El otro día tuve una discusión con una colega. Y les juro que si mi bebé estuviera ya fuera de la panza, la noqueaba.
Ese día aprendí dos cosas: primero no discutir con gente sin criterio ni fundamento, es perder el tiempo.
Segundo, recordar SIEMPRE que soy el transporte vital de alguien ahora. Yo me enfrenté a la discusión como si nada... y luego tuve que aguantarme un recital de patadas, codos y demás dentro de mi panza con la canción de Pappo de fondo: "Nadiee se atreva... a tocar a mi vieja...".
Eso fue el jueves.
El viernes el coletazo vino por otro lado: el laboral. En vez de darme mi aumento de sueldo correspondiente, como a todos mis compañeros, me pusieron todo mi sueldo en blanco. Es decir, antes cobraba una parte en blanco y la otra facturaba. Ahora todo viene en un recibo. ¡Pero viene la misma cifra!. Reaccioné dentro de lo que se puede reaccionar en el trabajo: bien.
Pero al llegar a casa me rendí ante la impotencia. Es inevitable pensar en que, en mi trabajo, la noticia de mi embarazo cayó como el puñal traicionero de Roma. "Negrearme" con el salario es una gota más en un vaso que va juntando varias... Pero más me duele (soy muy sentimental, lo se) que ocurra en ESTE momento, donde pensando en mi hijo/a debo sentirme más segura que nunca.
Mi novio me miraba preocupado cuando llegué a casa con mi recibito de sueldo trucho (ni presentismo me pagan) todo dobladito pero remarcado de tantas miradas fijas que le dí. Lloré. Me dio bronca que, siendo como soy (trabajadora, honesta, buena persona en general), me cueste tanto dar un paso para adelante.
Y él me miró, también impotente. Pero él no sabe.

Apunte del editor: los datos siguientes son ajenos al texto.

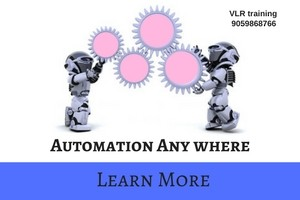 automation anywhere training by vlr training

Si antes tenía carácter fuerte, ahora soy mucho peor y mejor a la vez. He pasado cosas muy duras en mi vida, este trato no me hará caer. Y la fuerza que me da el chiquitín/a que tengo adentro es inevitablemente grandiosa. Me siento una mamá leona sin haber dado a luz a mi hijo/a todavía: no dejaré que nada afecte a mi bebé ni su bienestar. Estaré calma por fuera pero expectante por dentro.
Tengo la certeza de que, como sea, todo saldrá bien. Y en eso, gano muchísimo.